Exposure Triangle - Beginners Guide
- ISO is a way to brighten up your photo without using flash.
- The higher you set your ISO on your camera the brighter the picture will show up, but the higher the ISO the more grain with be in your photo.
- You would use a higher ISO when it is darker outside to brighten up the picture and a lower one when it is brighter outside.
- Aperture is a way to give a wider and shallower depth of field by using f-top as a measurement.
- It can also allow more or less light in depending on what you have it set at.
- So in a way of explaining it a F/5 aperture would have a bigger opening allowing a shallow depth of field with more light getting in.
- A 5/16 would be a wide depth of field with less light and a small opening
- You would want to use a bigger f-stop when taking pictures of landscapes and a smaller f-stop when taking a picture of smaller objects.
- Shutter Speed is more or less how fast a camera can take a picture.
- A shutter speed of 1/400 would be a fast picture but also a dark picture in which you would have to up your ISO.
- A shutter speed at 1/60 would be lighter and probably have a blur to anything the moves.
- You would use a faster shutter speed when taking pictures of something moving
- And a slower one for something stationary and when its a little dark
- White balance is a way to balance out the colors in your photo.

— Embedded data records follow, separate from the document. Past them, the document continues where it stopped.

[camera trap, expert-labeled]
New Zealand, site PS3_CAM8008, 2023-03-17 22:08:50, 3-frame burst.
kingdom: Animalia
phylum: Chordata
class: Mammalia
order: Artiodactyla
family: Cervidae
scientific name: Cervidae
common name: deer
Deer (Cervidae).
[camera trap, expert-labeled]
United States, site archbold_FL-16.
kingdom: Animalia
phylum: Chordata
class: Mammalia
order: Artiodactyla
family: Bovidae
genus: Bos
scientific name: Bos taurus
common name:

- Usually when you adjust ISO, Shutter speed and Aperture you mix the colors up and make the photo appear to be blueish or reddish which is also the temperature of the photo.
- Many cameras have a easy fix to this where they automatically adjust the white balance to the type of light you are shooting in.
- If the photo appears to be blue or red and its cloudy where you're shooting you can adjust the white balance to cloudy and it appears to be normal.